_EXERCISE TASK_. Copy all the entries word for word, but omit the pictures.

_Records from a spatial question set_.
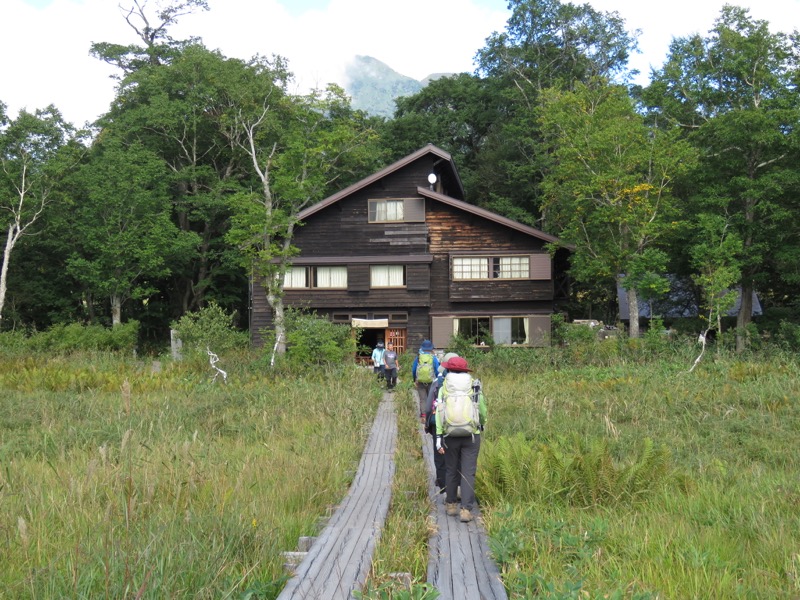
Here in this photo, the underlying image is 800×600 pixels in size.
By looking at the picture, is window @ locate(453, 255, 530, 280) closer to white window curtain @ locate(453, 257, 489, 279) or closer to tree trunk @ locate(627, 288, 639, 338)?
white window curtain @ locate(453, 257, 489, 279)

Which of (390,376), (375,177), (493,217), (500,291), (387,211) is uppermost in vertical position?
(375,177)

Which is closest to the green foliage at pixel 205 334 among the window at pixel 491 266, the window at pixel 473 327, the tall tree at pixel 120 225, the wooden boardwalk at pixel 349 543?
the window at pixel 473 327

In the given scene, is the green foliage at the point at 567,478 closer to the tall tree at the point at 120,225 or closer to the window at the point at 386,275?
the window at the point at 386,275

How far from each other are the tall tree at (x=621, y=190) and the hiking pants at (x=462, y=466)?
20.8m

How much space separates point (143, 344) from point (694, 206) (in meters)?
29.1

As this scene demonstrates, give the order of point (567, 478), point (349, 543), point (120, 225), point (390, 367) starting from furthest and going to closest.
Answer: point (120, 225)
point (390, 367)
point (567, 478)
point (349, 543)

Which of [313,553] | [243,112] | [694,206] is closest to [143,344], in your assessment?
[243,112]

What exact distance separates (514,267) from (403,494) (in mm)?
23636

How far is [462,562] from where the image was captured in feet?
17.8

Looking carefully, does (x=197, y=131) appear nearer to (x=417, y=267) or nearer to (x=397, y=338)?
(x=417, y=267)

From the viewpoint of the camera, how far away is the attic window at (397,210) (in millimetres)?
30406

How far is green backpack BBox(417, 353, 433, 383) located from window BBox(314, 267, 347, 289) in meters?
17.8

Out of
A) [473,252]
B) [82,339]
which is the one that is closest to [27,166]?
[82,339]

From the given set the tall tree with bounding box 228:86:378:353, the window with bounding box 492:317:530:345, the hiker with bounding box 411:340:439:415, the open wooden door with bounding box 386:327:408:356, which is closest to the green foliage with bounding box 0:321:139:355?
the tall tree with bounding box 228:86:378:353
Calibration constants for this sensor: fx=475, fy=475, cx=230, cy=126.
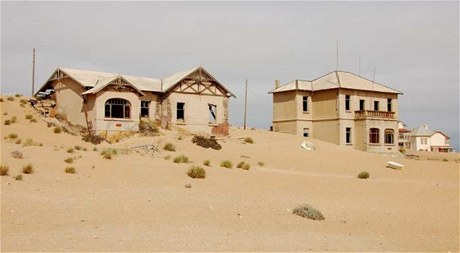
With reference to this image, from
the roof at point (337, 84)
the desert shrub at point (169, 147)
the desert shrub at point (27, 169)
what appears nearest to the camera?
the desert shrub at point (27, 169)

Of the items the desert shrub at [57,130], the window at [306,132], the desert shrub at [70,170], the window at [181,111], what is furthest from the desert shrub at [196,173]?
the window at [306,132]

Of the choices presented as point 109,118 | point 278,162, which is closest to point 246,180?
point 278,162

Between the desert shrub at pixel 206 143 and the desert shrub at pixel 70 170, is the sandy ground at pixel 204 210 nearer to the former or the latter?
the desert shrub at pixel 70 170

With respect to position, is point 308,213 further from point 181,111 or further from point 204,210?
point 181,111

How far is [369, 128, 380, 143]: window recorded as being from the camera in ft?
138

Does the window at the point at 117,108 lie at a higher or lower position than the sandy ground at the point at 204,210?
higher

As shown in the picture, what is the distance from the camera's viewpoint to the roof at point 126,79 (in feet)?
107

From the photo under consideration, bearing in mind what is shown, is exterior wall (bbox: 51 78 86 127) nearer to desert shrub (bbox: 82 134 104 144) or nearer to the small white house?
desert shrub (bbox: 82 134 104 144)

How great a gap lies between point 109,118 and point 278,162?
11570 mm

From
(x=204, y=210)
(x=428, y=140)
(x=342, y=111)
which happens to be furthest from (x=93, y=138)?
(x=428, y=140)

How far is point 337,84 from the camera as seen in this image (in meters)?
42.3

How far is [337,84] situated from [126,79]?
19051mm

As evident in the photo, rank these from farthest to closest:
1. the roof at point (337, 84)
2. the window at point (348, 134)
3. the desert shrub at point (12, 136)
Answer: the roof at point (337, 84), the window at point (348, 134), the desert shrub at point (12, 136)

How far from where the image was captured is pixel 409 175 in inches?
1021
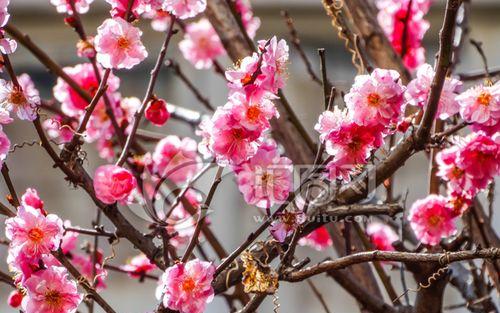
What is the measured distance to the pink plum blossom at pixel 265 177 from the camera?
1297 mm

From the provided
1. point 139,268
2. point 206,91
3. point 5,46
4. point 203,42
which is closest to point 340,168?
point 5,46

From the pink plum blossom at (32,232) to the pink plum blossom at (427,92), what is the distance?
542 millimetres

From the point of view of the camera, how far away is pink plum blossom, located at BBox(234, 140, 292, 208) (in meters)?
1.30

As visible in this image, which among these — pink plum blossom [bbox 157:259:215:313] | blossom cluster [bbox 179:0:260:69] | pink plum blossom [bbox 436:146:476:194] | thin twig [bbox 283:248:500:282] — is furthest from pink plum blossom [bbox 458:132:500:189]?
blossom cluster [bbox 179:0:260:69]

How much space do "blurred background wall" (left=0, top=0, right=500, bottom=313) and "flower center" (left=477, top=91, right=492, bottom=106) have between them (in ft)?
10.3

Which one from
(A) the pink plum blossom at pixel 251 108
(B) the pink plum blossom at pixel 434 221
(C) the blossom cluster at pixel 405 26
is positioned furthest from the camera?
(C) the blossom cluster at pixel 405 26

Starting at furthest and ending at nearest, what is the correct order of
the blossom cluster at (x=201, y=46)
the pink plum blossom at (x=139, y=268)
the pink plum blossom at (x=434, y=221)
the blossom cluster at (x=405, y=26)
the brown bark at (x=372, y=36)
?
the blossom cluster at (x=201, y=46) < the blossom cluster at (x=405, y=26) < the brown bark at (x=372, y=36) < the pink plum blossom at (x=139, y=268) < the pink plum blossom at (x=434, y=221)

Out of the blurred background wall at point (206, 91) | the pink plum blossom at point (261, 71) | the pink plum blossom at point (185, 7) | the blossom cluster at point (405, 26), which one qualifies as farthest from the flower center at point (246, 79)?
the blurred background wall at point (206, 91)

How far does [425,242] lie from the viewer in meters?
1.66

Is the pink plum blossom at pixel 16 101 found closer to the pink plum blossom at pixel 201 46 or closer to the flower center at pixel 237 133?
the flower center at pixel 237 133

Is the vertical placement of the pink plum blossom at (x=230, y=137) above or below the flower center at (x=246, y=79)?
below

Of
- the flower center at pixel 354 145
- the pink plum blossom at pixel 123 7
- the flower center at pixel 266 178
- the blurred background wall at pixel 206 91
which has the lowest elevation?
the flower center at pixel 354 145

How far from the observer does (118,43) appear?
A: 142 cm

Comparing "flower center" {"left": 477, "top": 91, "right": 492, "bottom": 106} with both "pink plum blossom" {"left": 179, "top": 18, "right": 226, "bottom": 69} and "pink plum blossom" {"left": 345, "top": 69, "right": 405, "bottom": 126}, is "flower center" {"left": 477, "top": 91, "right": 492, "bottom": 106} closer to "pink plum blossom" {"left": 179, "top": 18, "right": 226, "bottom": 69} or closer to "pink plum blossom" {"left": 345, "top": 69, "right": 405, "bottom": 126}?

_WORKED SOLUTION_.
Here in this photo, the underlying image is 800×600 pixels in size.
By looking at the picture, is window @ locate(453, 255, 530, 280) closer to white window curtain @ locate(453, 257, 489, 279) or closer to tree trunk @ locate(627, 288, 639, 338)?
white window curtain @ locate(453, 257, 489, 279)

Which of (390,376), (375,177), (493,217), (500,291), (387,211) is uppermost in vertical position?
(375,177)

Which is closest to the green foliage at pixel 205 334 among the window at pixel 491 266, the window at pixel 473 327, the tall tree at pixel 120 225, the wooden boardwalk at pixel 349 543?
the window at pixel 473 327

In the given scene, is the green foliage at the point at 567,478 closer to the tall tree at the point at 120,225 or closer to the window at the point at 386,275?
the window at the point at 386,275

How far from each other are the tall tree at (x=621, y=190) and the hiking pants at (x=462, y=466)?
20.8m

How much space separates point (143, 344) from point (694, 206) (in meters)?
29.1

As this scene demonstrates, give the order of point (567, 478), point (349, 543), point (120, 225), point (390, 367) starting from furthest and going to closest.
Answer: point (120, 225)
point (390, 367)
point (567, 478)
point (349, 543)

Which of [313,553] | [243,112] | [694,206] is closest to [143,344], in your assessment?
[243,112]

What exact distance separates (514,267) from (403,494) (in mm)?
23636

How far is [462,562] from where the image was captured in feet?
17.8

Looking carefully, does (x=197, y=131) appear nearer to (x=417, y=267) or nearer to (x=397, y=338)?
(x=417, y=267)

From the viewpoint of the camera, how far away is the attic window at (397,210) (in millimetres)?
30406

How far is green backpack BBox(417, 353, 433, 383) located from window BBox(314, 267, 347, 289) in meters?
17.8

Out of
A) [473,252]
B) [82,339]
which is the one that is closest to [27,166]?
[82,339]

From the given set the tall tree with bounding box 228:86:378:353, the window with bounding box 492:317:530:345, the hiker with bounding box 411:340:439:415, the open wooden door with bounding box 386:327:408:356, which is closest to the green foliage with bounding box 0:321:139:355?
the tall tree with bounding box 228:86:378:353
Calibration constants for this sensor: fx=475, fy=475, cx=230, cy=126.
With reference to this image, from
the roof at point (337, 84)
the desert shrub at point (169, 147)
the desert shrub at point (27, 169)
what appears nearest to the camera?
the desert shrub at point (27, 169)

Of the items the desert shrub at [57,130], the window at [306,132], the desert shrub at [70,170], the window at [181,111], what is furthest from the desert shrub at [196,173]?
the window at [306,132]

Of the choices presented as point 109,118 | point 278,162, which is closest to point 246,180?
point 278,162

Between the desert shrub at pixel 206 143 and the desert shrub at pixel 70 170, is the sandy ground at pixel 204 210 nearer to the former or the latter?
the desert shrub at pixel 70 170

With respect to position, is point 308,213 further from point 181,111 or further from point 204,210?
point 181,111

How far is [369, 128, 380, 143]: window recorded as being from the camera in ft?
138

Does the window at the point at 117,108 lie at a higher or lower position than the sandy ground at the point at 204,210?
higher

As shown in the picture, what is the distance from the camera's viewpoint to the roof at point 126,79 (in feet)?
107

From the photo under consideration, bearing in mind what is shown, is exterior wall (bbox: 51 78 86 127) nearer to desert shrub (bbox: 82 134 104 144) or nearer to the small white house?
desert shrub (bbox: 82 134 104 144)

How great a gap lies between point 109,118 and point 278,162?
11570 mm

From
(x=204, y=210)
(x=428, y=140)
(x=342, y=111)
which happens to be furthest from (x=93, y=138)?
(x=428, y=140)

How far is point 337,84 from the camera as seen in this image (in meters)?
42.3

How far is [337,84] situated from [126,79]?
19051mm

As evident in the photo, rank these from farthest to closest:
1. the roof at point (337, 84)
2. the window at point (348, 134)
3. the desert shrub at point (12, 136)
Answer: the roof at point (337, 84), the window at point (348, 134), the desert shrub at point (12, 136)

How far from where the image was captured is pixel 409 175 in inches?
1021
What is the measured distance to the pink plum blossom at pixel 265 177 from the camera?
1297 mm

From the provided
1. point 139,268
2. point 206,91
3. point 5,46
4. point 203,42
which is closest to point 340,168?
point 5,46

From the pink plum blossom at (32,232) to the pink plum blossom at (427,92), what is the distance?
542 millimetres

From the point of view of the camera, how far away is pink plum blossom, located at BBox(234, 140, 292, 208) (in meters)?
1.30

As visible in this image, which among these — pink plum blossom [bbox 157:259:215:313] | blossom cluster [bbox 179:0:260:69] | pink plum blossom [bbox 436:146:476:194] | thin twig [bbox 283:248:500:282] — is furthest from pink plum blossom [bbox 458:132:500:189]?
blossom cluster [bbox 179:0:260:69]

How much space do "blurred background wall" (left=0, top=0, right=500, bottom=313) and "flower center" (left=477, top=91, right=492, bottom=106) have between them (in ft)?
10.3

Which one from
(A) the pink plum blossom at pixel 251 108
(B) the pink plum blossom at pixel 434 221
(C) the blossom cluster at pixel 405 26
is positioned furthest from the camera?
(C) the blossom cluster at pixel 405 26

Starting at furthest and ending at nearest, what is the correct order of
the blossom cluster at (x=201, y=46)
the pink plum blossom at (x=139, y=268)
the pink plum blossom at (x=434, y=221)
the blossom cluster at (x=405, y=26)
the brown bark at (x=372, y=36)
?
the blossom cluster at (x=201, y=46) < the blossom cluster at (x=405, y=26) < the brown bark at (x=372, y=36) < the pink plum blossom at (x=139, y=268) < the pink plum blossom at (x=434, y=221)

Out of the blurred background wall at point (206, 91) | the pink plum blossom at point (261, 71) | the pink plum blossom at point (185, 7) | the blossom cluster at point (405, 26), which one qualifies as farthest from the flower center at point (246, 79)?
the blurred background wall at point (206, 91)

How far does [425,242] lie from the viewer in meters?
1.66

Is the pink plum blossom at pixel 16 101 found closer to the pink plum blossom at pixel 201 46 or closer to the flower center at pixel 237 133?
the flower center at pixel 237 133

Is the vertical placement of the pink plum blossom at (x=230, y=137) above or below the flower center at (x=246, y=79)?
below

Of
- the flower center at pixel 354 145
- the pink plum blossom at pixel 123 7
- the flower center at pixel 266 178
- the blurred background wall at pixel 206 91
which has the lowest elevation?
the flower center at pixel 354 145

How far from the observer does (118,43) appear?
A: 142 cm

Comparing "flower center" {"left": 477, "top": 91, "right": 492, "bottom": 106} with both "pink plum blossom" {"left": 179, "top": 18, "right": 226, "bottom": 69} and "pink plum blossom" {"left": 345, "top": 69, "right": 405, "bottom": 126}, is "flower center" {"left": 477, "top": 91, "right": 492, "bottom": 106} closer to "pink plum blossom" {"left": 179, "top": 18, "right": 226, "bottom": 69} or closer to "pink plum blossom" {"left": 345, "top": 69, "right": 405, "bottom": 126}?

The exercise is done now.